Can you simplify 2e^(ln12/2) and 2e^(ln6/2)?

[jrjack]

Homework Statement

The full problem is y=e^(x/2) and y=e^(-x) revolved around the x-axis, from [ln6,ln12].
The part I'm struggling with is evaluating 2e^(ln12/2) and 2e^(ln6/2).
I am just reviewing for my Calculus 1 final.

Homework Equations

The Attempt at a Solution

2e^{(ln12/2)}

2 e^{(1/2)(ln12)}

2 (e^{1/2}), e^{ln12}=12, and 2(12)e^{1/2}?

 

[rock.freak667]

Well you can easily show that e^(lnA) = A. So you can use that result as is.

 

[jrjack]

The problem is e^{(\frac{ln12}{2})}
not
e^{ln\frac{12}{2}}, that would be e^(ln6)=6

 

[jrjack]

I have a full equation that looks like this:
\pi((2e^{\frac{ln12}{2}}+e^{-12})-(2e^{\frac{ln6}{2}}+e^{-6}))

 

[SammyS]

Homework Statement

The full problem is y=e^(x/2) and y=e^(-x) revolved around the x-axis, from [ln6,ln12].
The part I'm struggling with is evaluating 2e^(ln12/2) and 2e^(ln6/2).
I am just reviewing for my Calculus 1 final.
...

I doubt that you have stated the full problem ?

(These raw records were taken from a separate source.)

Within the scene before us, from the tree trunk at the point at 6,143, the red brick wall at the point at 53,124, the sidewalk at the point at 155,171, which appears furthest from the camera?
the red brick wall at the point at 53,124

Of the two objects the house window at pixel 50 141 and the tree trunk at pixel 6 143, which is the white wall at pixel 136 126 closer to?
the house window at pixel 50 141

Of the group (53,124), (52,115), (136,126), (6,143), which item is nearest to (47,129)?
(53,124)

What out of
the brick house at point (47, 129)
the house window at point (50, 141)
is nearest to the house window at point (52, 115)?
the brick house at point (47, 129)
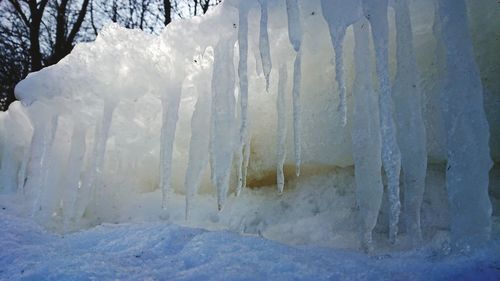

What are you finding? Volume, Area, ... ?

What is being revolved around the x-axis ?

 

[jrjack]

Sorry, maybe I have made a mistake in my prior work. (this may need to be moved to the calculus section)
The problem states: Use the washer method to find the volume of the solid when the region bounded by y=e^(x/2) and y=e^(-x), x=ln6, x=ln12, when the region is revolved around the x-axis.

So I started with:
\int_{ln6}^{ln12}\pi(e^{\frac{x}{2}}-e^{-x})dx

\pi(2e^{x/2}+e^{-x})|_{ln6}^{ln12}

\pi((2e^{\frac{ln12}{2}}+e^{-ln12})-(2e^{\frac{ln6}{2}}+e^{-ln6}))

 

[Mentallic]

a^{\frac{1}{2}}=\sqrt{a}

and

\left(a^b\right)^c=a^{bc}

using these two rules for indices, you should be able to answer your question.

 

[jrjack]

Thanks, so...
2e^{\frac{ln12}{2}}=2\sqrt{e^{ln12}}=2\sqrt{12}
=4\sqrt{3} and
2\sqrt{e^{ln6}}=2\sqrt{6}
giving me:
\pi((4\sqrt{3}-\frac{1}{12})-(2\sqrt{6}-\frac{1}{6}))
\pi(\frac{1}{12}+4\sqrt{3}-2\sqrt{6})
But that was wrong, and I am unsure how to get the correct answer.
How does that become \frac{575\pi}{96}?

 

[Karamata]

giving me:
\pi((4\sqrt{3}-\frac{1}{12})-(2\sqrt{6}-\frac{1}{6}))

No, this isn't true.

-\frac{1}{12},-\frac{1}{6} here is mistake.

How does that become \frac{575\pi}{96}?

Hm, I checked this in one program, and it isn't true also.

 

[SammyS]

Sorry, maybe I have made a mistake in my prior work. (this may need to be moved to the calculus section)
The problem states: Use the washer method to find the volume of the solid when the region bounded by y=e^(x/2) and y=e^(-x), x=ln6, x=ln12, when the region is revolved around the x-axis.

So I started with:
\int_{ln6}^{ln12}\pi(e^{\frac{x}{2}}-e^{-x})dx
...

Using the washer method to find the volume of the solid when the region bounded by y=f(x) and y=g(x), x=a, x=b, is revolved around the x-axis, (Assumes f(x)>g(x) on the interval [a,b].) results in the following integral:

\displaystyle \int_a^b\pi\left((f(x))^2-(g(x))^2\right)\,dx​

You failed to square the two functions.

 

[jrjack]

Man do I feel like an idiot. Thanks for pointing that out.